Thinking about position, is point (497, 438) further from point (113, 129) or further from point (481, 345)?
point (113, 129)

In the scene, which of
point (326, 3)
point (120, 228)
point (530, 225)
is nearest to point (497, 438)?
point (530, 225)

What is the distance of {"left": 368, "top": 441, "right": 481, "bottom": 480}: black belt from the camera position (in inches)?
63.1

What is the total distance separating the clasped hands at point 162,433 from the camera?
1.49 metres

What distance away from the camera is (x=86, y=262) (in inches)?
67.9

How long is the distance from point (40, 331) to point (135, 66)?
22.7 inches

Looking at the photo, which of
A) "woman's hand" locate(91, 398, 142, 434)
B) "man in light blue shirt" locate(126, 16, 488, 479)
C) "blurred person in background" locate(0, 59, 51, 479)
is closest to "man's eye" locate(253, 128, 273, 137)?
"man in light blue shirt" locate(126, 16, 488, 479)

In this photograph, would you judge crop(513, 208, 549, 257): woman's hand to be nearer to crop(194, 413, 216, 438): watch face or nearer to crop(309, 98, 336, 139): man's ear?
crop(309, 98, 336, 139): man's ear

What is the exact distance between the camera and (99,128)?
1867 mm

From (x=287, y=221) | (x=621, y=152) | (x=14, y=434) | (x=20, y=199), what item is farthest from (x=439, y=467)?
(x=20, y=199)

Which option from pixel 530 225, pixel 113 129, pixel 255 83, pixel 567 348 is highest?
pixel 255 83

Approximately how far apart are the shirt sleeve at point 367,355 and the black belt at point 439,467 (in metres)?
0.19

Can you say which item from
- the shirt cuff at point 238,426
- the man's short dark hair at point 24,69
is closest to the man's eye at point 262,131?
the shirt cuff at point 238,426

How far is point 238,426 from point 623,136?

⁂

Work required — Rewrite everything from the line containing "Which option from" down to the end of the listing, changing "closest" to "nearest" and leaving all else unchanged.

Right answer —
Which option from pixel 530 225, pixel 113 129, pixel 255 83, pixel 567 348 is highest?
pixel 255 83

Approximately how far apart are the shirt sleeve at point 367,355 and the black belt at point 439,467 (in metres)?
0.19

Can you say which item from
- the shirt cuff at point 238,426
- the man's short dark hair at point 24,69
is nearest to the man's eye at point 262,131?
the shirt cuff at point 238,426

How far is point 238,426 from point 623,136?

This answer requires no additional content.